Kehadiran unsur drama keluarga menjadi kekuatan utama film ini. Penonton tidak hanya dibuat takut oleh teror supranatural, tetapi juga diajak memahami rasa kehilangan yang dialami para karakter.
Nama Kiesha Alvaro sendiri menjadi salah satu daya tarik film ini. Dalam beberapa tahun terakhir, ia mulai dikenal lewat berbagai proyek akting yang menunjukkan kemampuan emosionalnya di layar.
Sementara Callista Arum hadir memperkuat dinamika cerita lewat karakter Laras yang penuh rasa penasaran sekaligus keberanian. Chemistry antarpemain menjadi salah satu aspek yang diharapkan mampu membuat penonton lebih terhubung dengan cerita.

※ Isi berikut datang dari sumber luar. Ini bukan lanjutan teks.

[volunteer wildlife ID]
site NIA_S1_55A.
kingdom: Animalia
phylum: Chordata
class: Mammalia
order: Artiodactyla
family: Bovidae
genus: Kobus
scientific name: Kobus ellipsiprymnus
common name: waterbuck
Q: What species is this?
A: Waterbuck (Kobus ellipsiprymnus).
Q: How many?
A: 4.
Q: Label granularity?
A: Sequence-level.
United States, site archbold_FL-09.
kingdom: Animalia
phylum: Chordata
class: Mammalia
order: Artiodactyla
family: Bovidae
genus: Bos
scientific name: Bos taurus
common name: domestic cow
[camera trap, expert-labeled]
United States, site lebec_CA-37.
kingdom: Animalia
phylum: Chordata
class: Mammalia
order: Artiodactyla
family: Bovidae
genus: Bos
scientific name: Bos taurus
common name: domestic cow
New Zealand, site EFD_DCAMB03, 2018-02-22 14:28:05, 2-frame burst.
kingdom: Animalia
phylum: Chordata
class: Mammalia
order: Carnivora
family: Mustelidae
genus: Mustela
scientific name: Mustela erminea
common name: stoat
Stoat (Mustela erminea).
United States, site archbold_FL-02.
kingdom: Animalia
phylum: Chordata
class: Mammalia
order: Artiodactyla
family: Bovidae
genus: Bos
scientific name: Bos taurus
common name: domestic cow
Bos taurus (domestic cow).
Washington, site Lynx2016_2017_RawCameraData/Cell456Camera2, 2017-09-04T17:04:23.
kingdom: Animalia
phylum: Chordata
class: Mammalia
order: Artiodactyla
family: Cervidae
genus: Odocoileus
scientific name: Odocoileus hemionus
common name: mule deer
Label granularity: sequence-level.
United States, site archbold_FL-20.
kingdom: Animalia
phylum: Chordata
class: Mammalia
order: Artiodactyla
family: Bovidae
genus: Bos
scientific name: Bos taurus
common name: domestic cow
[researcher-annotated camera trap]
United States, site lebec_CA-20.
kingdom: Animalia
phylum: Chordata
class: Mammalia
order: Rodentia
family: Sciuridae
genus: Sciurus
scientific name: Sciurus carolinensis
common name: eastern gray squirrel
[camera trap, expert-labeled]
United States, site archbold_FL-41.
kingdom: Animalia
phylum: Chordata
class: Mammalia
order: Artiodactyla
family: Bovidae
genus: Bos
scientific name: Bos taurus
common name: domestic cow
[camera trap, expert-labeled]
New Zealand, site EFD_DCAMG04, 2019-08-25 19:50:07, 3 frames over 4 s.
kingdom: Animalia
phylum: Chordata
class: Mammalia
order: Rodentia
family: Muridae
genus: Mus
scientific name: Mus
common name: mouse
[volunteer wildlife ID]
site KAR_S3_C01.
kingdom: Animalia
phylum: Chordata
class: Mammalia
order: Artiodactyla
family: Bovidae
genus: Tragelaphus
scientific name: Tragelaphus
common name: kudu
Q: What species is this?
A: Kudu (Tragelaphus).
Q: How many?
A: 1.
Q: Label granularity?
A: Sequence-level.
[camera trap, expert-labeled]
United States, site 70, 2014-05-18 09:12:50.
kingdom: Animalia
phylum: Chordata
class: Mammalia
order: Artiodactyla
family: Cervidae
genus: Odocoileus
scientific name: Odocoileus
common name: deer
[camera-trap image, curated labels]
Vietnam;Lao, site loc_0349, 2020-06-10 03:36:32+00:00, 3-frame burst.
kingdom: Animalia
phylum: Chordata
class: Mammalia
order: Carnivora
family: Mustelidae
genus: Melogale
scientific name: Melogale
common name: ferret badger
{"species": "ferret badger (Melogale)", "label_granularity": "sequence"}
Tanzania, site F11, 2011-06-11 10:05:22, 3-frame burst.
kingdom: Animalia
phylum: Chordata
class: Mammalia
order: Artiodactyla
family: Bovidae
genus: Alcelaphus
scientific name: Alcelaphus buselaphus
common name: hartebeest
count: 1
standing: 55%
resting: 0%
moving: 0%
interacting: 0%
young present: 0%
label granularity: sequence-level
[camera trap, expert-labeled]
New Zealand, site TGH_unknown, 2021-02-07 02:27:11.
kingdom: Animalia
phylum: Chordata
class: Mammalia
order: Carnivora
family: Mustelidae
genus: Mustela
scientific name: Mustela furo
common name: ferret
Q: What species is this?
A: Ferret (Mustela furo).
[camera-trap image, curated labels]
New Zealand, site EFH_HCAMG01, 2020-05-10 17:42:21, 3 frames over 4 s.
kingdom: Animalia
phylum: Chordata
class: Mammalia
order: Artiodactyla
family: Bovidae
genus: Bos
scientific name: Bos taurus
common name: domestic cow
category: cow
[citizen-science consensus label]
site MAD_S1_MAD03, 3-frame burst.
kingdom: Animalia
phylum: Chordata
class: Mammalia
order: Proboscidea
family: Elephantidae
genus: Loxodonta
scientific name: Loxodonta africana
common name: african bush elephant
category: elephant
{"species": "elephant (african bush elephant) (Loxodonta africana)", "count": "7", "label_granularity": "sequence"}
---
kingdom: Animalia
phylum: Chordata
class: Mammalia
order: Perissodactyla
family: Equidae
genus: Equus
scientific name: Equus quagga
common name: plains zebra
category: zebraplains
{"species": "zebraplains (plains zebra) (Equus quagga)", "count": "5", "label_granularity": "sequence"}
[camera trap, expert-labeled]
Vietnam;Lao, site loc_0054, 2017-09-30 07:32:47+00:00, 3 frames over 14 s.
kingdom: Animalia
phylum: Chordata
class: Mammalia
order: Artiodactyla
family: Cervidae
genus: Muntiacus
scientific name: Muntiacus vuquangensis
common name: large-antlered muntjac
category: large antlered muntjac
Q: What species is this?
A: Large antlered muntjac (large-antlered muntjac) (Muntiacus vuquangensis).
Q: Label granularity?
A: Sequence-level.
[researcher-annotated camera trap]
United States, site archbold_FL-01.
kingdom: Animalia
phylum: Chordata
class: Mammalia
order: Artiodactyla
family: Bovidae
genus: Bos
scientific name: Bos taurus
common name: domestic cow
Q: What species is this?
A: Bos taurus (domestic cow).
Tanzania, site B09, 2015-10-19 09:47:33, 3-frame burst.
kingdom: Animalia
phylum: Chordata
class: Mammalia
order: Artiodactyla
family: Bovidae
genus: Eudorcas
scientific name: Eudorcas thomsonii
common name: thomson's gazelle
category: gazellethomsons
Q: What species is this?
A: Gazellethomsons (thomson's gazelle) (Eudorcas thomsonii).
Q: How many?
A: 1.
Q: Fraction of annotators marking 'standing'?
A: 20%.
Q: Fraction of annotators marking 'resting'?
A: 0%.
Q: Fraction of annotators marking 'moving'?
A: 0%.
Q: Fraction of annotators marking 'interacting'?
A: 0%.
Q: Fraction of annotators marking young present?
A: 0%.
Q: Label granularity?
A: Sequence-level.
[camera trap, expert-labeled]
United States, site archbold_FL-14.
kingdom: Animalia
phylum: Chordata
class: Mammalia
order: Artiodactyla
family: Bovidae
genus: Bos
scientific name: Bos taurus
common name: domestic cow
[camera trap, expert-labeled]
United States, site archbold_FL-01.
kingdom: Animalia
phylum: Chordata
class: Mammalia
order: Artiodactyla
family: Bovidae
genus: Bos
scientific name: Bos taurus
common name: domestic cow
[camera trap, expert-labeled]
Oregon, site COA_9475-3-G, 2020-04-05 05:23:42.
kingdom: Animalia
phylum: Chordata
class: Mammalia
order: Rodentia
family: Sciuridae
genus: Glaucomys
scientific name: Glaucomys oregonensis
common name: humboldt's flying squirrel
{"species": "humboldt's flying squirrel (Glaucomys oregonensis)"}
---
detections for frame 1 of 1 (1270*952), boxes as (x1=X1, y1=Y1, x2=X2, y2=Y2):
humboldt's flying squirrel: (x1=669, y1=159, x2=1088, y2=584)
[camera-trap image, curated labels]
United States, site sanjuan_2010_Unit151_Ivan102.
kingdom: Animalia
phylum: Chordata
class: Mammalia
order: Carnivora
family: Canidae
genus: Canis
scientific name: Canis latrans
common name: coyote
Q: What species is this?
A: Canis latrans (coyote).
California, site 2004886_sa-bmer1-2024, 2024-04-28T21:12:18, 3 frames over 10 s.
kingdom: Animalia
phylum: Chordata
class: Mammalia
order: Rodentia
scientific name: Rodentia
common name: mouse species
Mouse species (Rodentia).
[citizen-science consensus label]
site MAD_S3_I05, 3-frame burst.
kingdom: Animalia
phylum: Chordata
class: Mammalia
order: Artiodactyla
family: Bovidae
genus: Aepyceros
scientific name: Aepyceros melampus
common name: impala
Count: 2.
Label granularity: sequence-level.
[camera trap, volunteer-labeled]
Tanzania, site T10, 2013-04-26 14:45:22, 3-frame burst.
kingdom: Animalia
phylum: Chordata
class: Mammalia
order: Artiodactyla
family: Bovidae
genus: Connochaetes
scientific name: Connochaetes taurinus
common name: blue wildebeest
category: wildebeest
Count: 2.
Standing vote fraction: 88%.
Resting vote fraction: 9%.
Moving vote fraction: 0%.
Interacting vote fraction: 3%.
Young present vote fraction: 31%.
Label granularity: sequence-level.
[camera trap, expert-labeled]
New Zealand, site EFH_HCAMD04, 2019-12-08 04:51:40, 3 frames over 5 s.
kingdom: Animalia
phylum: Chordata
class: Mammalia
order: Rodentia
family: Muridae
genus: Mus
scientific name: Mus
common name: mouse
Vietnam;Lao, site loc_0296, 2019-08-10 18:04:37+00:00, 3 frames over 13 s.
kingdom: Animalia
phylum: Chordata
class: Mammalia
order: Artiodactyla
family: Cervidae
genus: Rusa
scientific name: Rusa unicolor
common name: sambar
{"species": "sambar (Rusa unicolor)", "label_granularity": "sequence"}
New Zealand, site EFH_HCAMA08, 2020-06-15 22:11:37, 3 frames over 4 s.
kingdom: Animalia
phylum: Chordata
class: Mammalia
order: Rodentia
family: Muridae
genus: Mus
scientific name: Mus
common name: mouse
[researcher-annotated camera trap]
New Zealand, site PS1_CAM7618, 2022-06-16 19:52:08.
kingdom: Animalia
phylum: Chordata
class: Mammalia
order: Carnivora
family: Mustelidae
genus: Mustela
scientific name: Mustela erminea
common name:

Dari sisi visual, Tumbal Proyek disebut menghadirkan suasana proyek pembangunan yang gelap dan penuh tekanan. Lorong-lorong sempit, suara alat berat, hingga area bangunan terbengkalai menjadi bagian dari atmosfer mencekam yang dibangun sepanjang film.
Selain itu, unsur budaya lokal juga terasa lewat karakter Mbah Tarmo yang memahami berbagai kejadian mistis di lokasi proyek. Kehadiran karakter ini menjadi jembatan antara dunia nyata dan unsur supranatural yang berkembang dalam cerita.
Industri film horor Indonesia sendiri masih menjadi salah satu genre paling diminati penonton. Dalam beberapa tahun terakhir, banyak film horor lokal berhasil menarik jutaan penonton karena mampu menghadirkan cerita yang dekat dengan kehidupan masyarakat.
Tumbal Proyek mencoba mengambil jalur tersebut dengan mengangkat isu kehilangan, keluarga, dan rahasia di balik proyek pembangunan. Kombinasi antara misteri dan drama emosional menjadi identitas utama film ini.
Film ini dijadwalkan tayang serentak di bioskop seluruh Indonesia mulai 13 Mei 2026. Kehadirannya diharapkan dapat menjadi pilihan baru bagi penonton yang menyukai horor dengan sentuhan cerita keluarga yang kuat.